» Task directions:
Retype the rows verbatim, covering the stretch from the line that contains "From this vantage" through the end of the rows.

[Excerpts from a spatial dataset]
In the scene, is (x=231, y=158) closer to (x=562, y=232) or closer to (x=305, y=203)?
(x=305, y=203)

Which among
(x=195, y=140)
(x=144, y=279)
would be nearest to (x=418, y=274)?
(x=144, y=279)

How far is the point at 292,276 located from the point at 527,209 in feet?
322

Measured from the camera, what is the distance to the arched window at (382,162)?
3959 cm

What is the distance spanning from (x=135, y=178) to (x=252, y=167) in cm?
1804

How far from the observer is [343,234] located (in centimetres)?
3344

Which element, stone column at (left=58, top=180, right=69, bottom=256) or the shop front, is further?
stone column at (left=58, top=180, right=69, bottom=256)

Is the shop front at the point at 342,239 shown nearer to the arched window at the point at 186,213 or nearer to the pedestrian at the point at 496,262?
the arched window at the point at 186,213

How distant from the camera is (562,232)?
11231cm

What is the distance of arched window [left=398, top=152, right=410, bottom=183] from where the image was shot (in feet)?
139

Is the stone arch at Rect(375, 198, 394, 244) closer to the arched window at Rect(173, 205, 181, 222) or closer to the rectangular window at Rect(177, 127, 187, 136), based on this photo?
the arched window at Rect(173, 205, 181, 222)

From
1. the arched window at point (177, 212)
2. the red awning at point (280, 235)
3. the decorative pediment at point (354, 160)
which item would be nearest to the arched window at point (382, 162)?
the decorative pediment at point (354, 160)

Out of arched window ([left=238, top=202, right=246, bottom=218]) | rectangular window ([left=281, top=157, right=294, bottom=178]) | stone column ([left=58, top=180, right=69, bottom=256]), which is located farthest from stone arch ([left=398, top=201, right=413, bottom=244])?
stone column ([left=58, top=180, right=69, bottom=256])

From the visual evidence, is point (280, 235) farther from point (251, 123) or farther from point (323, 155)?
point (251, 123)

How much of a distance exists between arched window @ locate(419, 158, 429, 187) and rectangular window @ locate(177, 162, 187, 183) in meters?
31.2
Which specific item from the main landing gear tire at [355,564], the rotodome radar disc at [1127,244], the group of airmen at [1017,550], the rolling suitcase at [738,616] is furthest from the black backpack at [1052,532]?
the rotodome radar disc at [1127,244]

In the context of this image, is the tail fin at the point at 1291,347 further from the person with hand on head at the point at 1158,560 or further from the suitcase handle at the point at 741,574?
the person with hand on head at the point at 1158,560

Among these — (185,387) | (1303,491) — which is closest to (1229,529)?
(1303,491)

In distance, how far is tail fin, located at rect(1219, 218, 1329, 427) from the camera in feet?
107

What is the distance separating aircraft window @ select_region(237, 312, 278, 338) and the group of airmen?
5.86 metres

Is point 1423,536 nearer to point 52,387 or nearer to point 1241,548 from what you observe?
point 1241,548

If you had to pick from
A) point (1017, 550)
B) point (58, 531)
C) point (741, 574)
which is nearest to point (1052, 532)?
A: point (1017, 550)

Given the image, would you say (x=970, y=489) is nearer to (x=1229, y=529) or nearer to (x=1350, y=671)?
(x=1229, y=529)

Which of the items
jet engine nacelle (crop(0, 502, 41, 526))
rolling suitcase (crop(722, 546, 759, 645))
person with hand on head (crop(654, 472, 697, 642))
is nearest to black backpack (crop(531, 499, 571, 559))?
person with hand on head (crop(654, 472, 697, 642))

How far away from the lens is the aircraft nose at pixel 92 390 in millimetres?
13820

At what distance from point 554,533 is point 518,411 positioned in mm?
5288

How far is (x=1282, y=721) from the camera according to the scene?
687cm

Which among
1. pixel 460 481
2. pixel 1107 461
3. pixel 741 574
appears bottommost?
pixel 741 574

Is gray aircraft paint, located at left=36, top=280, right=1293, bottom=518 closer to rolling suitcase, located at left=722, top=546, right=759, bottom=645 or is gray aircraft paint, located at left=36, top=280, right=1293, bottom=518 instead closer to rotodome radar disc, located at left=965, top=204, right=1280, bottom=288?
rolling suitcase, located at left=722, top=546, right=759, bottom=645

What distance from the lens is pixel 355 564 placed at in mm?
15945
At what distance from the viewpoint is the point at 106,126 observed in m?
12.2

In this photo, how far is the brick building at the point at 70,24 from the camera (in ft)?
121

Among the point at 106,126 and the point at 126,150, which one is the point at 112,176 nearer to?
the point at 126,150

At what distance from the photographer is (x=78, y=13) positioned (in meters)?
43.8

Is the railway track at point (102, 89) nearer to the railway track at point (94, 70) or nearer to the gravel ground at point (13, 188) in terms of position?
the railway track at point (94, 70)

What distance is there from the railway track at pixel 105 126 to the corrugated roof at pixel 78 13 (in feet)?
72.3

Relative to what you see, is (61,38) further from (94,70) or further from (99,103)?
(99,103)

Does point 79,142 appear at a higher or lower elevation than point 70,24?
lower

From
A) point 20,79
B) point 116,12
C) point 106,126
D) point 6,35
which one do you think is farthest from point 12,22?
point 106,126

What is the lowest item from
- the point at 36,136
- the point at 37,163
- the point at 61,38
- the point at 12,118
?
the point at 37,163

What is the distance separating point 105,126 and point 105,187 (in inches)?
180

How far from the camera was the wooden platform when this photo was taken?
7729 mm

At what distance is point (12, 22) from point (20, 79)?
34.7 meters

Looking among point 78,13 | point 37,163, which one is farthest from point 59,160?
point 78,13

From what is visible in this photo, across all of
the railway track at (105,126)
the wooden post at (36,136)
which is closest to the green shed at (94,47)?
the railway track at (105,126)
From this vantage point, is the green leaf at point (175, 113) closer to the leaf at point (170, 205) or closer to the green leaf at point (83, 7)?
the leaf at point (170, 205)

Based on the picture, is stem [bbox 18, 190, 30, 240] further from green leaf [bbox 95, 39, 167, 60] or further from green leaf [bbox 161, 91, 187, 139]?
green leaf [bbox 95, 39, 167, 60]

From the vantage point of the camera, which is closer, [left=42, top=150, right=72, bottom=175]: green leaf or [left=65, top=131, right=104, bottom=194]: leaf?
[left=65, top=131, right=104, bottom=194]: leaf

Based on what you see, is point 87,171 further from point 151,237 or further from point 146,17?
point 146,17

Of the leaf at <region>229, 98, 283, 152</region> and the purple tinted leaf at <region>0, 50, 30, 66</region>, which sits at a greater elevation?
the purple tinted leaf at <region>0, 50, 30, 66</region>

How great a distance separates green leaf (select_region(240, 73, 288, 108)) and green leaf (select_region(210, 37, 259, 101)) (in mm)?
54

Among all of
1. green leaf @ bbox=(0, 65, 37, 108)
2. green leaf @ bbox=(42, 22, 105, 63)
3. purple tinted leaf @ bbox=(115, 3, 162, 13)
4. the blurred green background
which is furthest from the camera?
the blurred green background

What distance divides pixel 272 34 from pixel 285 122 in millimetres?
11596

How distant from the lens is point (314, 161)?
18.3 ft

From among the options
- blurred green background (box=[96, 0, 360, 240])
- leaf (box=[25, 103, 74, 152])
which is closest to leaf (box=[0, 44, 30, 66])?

» Result for this exercise:
From this vantage point, is the green leaf at point (175, 113) closer to the leaf at point (170, 205) or closer to the green leaf at point (83, 7)?
the leaf at point (170, 205)

Based on the picture, is stem [bbox 18, 190, 30, 240] further from green leaf [bbox 95, 39, 167, 60] or further from green leaf [bbox 161, 91, 187, 139]?
green leaf [bbox 95, 39, 167, 60]

From the vantage point of the camera, which is closer, [left=42, top=150, right=72, bottom=175]: green leaf or [left=65, top=131, right=104, bottom=194]: leaf?
[left=65, top=131, right=104, bottom=194]: leaf

Based on what you see, is point 87,171 further from point 151,237 or further from point 146,17?
point 146,17

Of the leaf at <region>229, 98, 283, 152</region> and the purple tinted leaf at <region>0, 50, 30, 66</region>, which sits at a greater elevation?
the purple tinted leaf at <region>0, 50, 30, 66</region>

How great a distance separates green leaf (select_region(240, 73, 288, 108)) and green leaf (select_region(210, 37, 259, 101)) (in mm)?
54

Among all of
1. green leaf @ bbox=(0, 65, 37, 108)
2. green leaf @ bbox=(42, 22, 105, 63)
3. purple tinted leaf @ bbox=(115, 3, 162, 13)
4. the blurred green background
which is furthest from the camera?
the blurred green background

What distance divides pixel 272 34 from pixel 285 122 in millimetres?
11596

How distant from the lens is point (314, 161)?
18.3 ft

From among the options
- blurred green background (box=[96, 0, 360, 240])
- leaf (box=[25, 103, 74, 152])
which is closest to leaf (box=[0, 44, 30, 66])?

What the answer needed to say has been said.